Cancer and Immunology

Our research team’s first area of intense focus was in the treatment of cancer.  Our efforts to devise treatments for cancer that work with the body instead of against it included biological response modifiers to stimulate immune response, ex vivo cultivation and anti-cancer antigen training of dendritic cells, tumor angiogenesis (blood vessel growth) inhibition, and the use of intravenous vitamin C (along with lipoic acid, in some cases) as a “gentle” anti-cancer agent and adjuvant.

Our interest in immunotherapy began with our dendritic cell research in the late 1990s.  Under Dr. Neil Riordan’s supervision, we developed techniques for isolating dendritic cells from whole blood and “training” them to respond to tumor antigens.  The technology we developed was eventually licensed to a private firm.
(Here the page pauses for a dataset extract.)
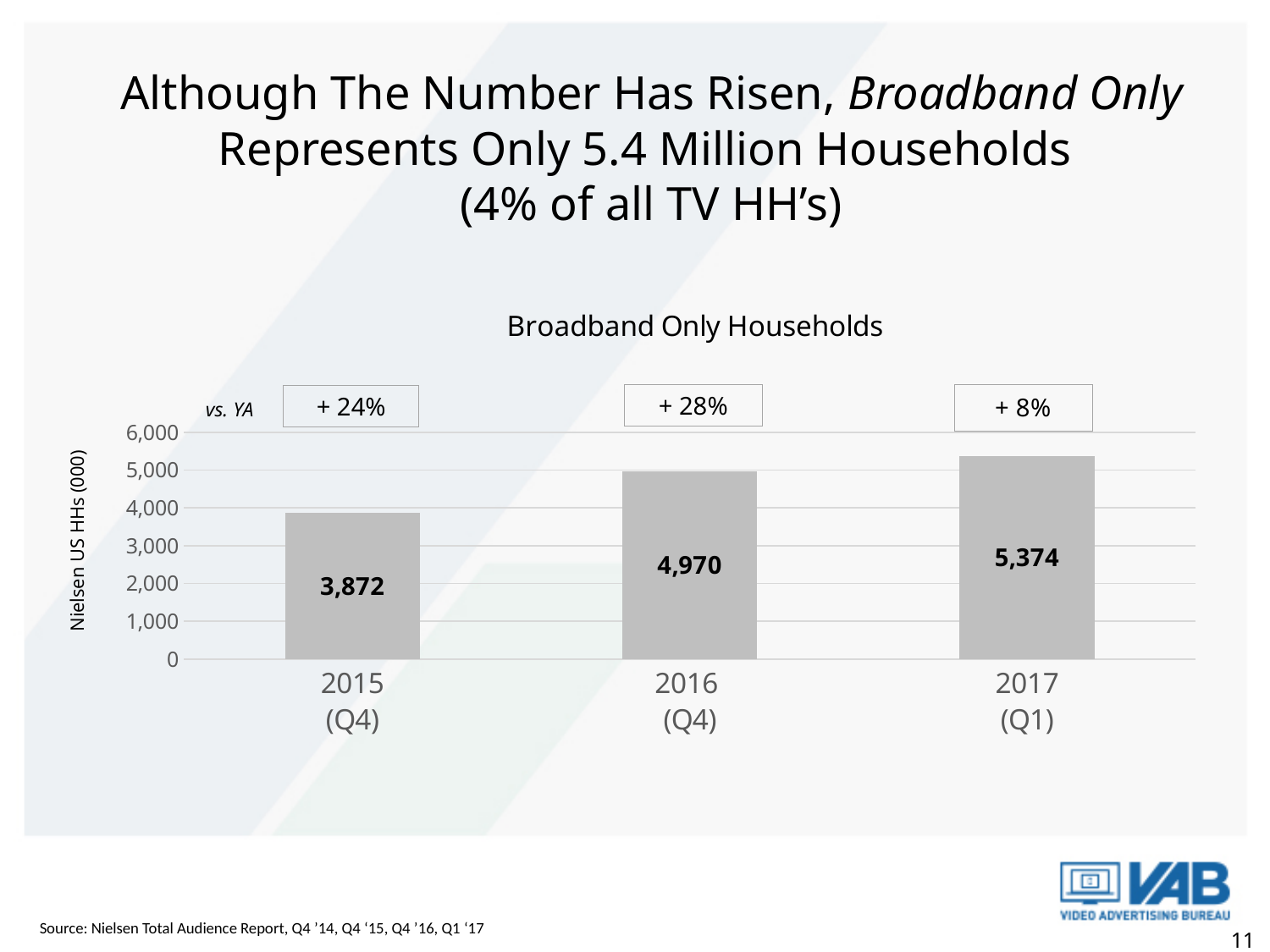
Is the value for 2016 (Q4) greater or less than 4,000? greater Which period has the highest value in the Broadband Only Households chart? 2017 (Q1) What is the value for 2015 (Q4) in the Broadband Only Households chart? 3,872 How many bars are shown in the Broadband Only Households chart? 3 What is the value for 2017 (Q1) in the Broadband Only Households chart? 5,374 Which is larger in the Broadband Only Households chart, the value for 2016 (Q4) or 2017 (Q1)? 2017 (Q1) What kind of chart is shown on the slide? Bar chart Do the values rise or fall from 2015 (Q4) to 2017 (Q1) in the Broadband Only Households chart? Rise What is the difference between the 2017 (Q1) and 2015 (Q4) values in the Broadband Only Households chart? 1,502 What is the difference between the 2016 (Q4) and 2015 (Q4) values in the Broadband Only Households chart? 1,098 Which period has the lowest value in the Broadband Only Households chart? 2015 (Q4) What is the value for 2016 (Q4) in the Broadband Only Households chart? 4,970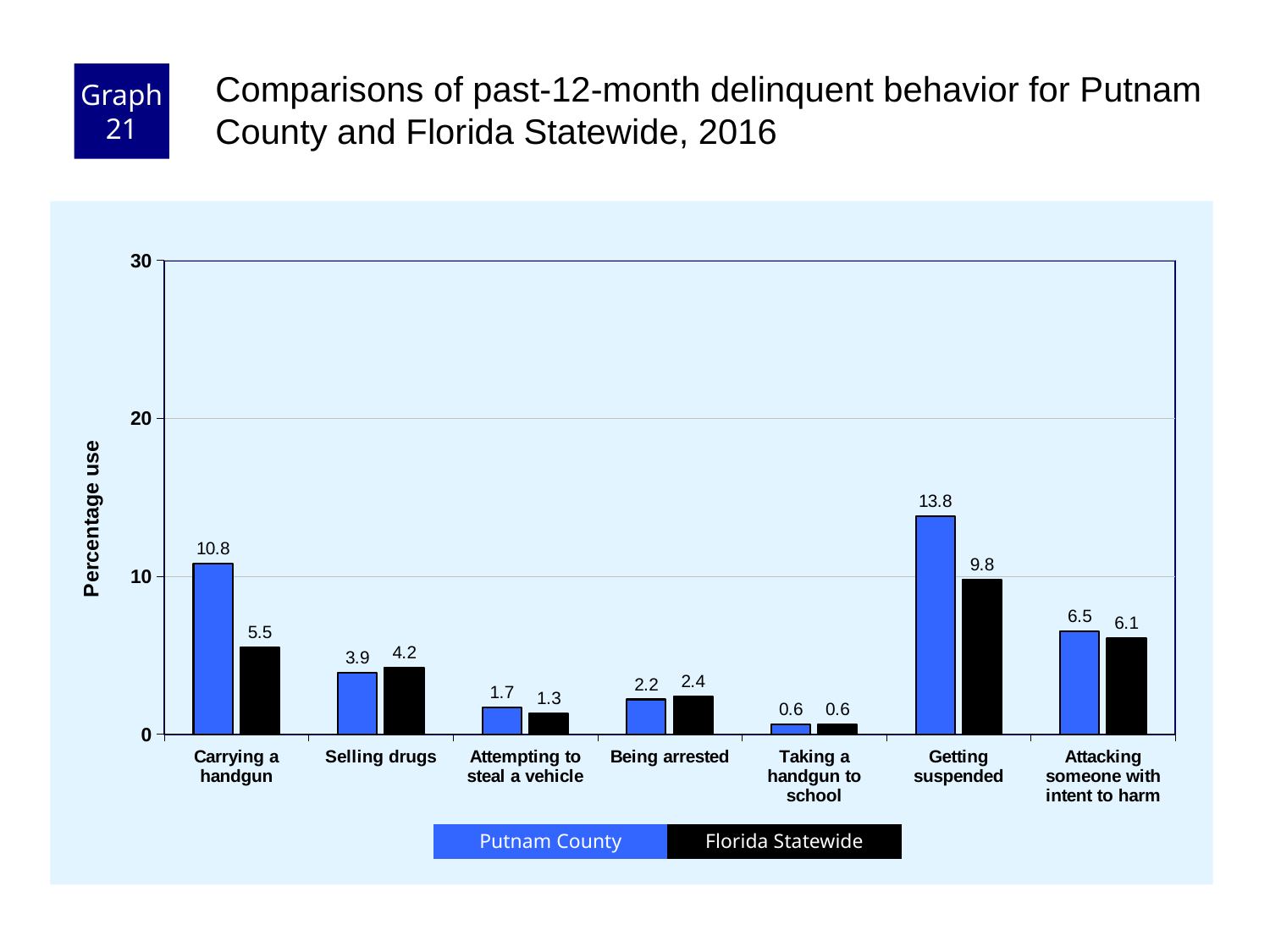
Which is larger for Selling drugs: Putnam County or Florida Statewide? Florida Statewide What is the Putnam County value for Carrying a handgun? 10.8 Is the Putnam County value for Getting suspended greater or less than 10? greater What is the difference between the Putnam County and Florida Statewide values for Carrying a handgun? 5.3 What is the Florida Statewide value for Getting suspended? 9.8 Which category has the highest Putnam County value? Getting suspended What kind of chart is shown on the slide? bar chart What is the label of the y axis? Percentage use What is the Putnam County value for Attempting to steal a vehicle? 1.7 How many series does the legend list? 2 How many categories are shown on the x axis? 7 Which category has the lowest Florida Statewide value? Taking a handgun to school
In addition we analyzed the white blood cell bio-energetics in healthy and ill subjects by measuring mitochondrial potentials and ATP levels of whole blood lymphocytes and granulocytes.  These assays were as diagnostic tools or as outcome metrics for immunotherapy. The results of our studies were published in journals:

  • Assessment of granulocyte activity with application to healthy and ill subjects. Mikirova N, Riordan H, Klykov A. Orthomolecular Medicine, 2002, 17(3):151-161
  • Monitoring of ATP levels in red blood cells and T cells of healthy and ill subjects and the effects of age on mitochondrial potential. Mikirova N, Riordan H, Kirby K, Klykov A, Jackson J. Orthomolecular Medicine, 2005, 20(1):50-58
  • Granulocyte activity in patients with cancer and healthy subjects. Mikirova N, Klykov A, Jackson J, Riordan N. Cancer Biology and Therapy, 2008, 7(9):41-46

As vitamin C is thought to be vital for the maintenance of proper immune system functioning, we studied if and how vitamin C supplementation correlates with immune cell performance in white blood cells collected from healthy adults. Specifically, the ability of phagocytes to digest bacteria, the ability of lymphocytes to proliferate in response to PHA, the ability of monocytes to develop into mature antigen trained dendritic cells, and the ability of dendritic cell trained lymphocytes to lyse tumor cells were

determined ex vivo. Phagocytic index, lymphocyte proliferation index, and mature dendritic cell yields (from monocytes) all decreased with donor age in a statistically significant fashion. However, once the effect of donor age is accounted for, immune cell performance was superior in cells from donors who supplemented with at least 1 g per day of vitamin C. The addition of 5 to 20 mg/dL sodium ascorbate to the growth medium during ex vivo assays improved the ability of phagocytes to digest bacteria and

increased the tumor cell killing capabilities of dendritic cell trained lymphocytes.

Effect of Vitamin C Supplementation on Ex Vivo Immune Cell Functioning. Joseph J. Casciari,  Hugh D. Riordan, Nina Mikirova, Jan Austin. JOM, 18, 2, 2003.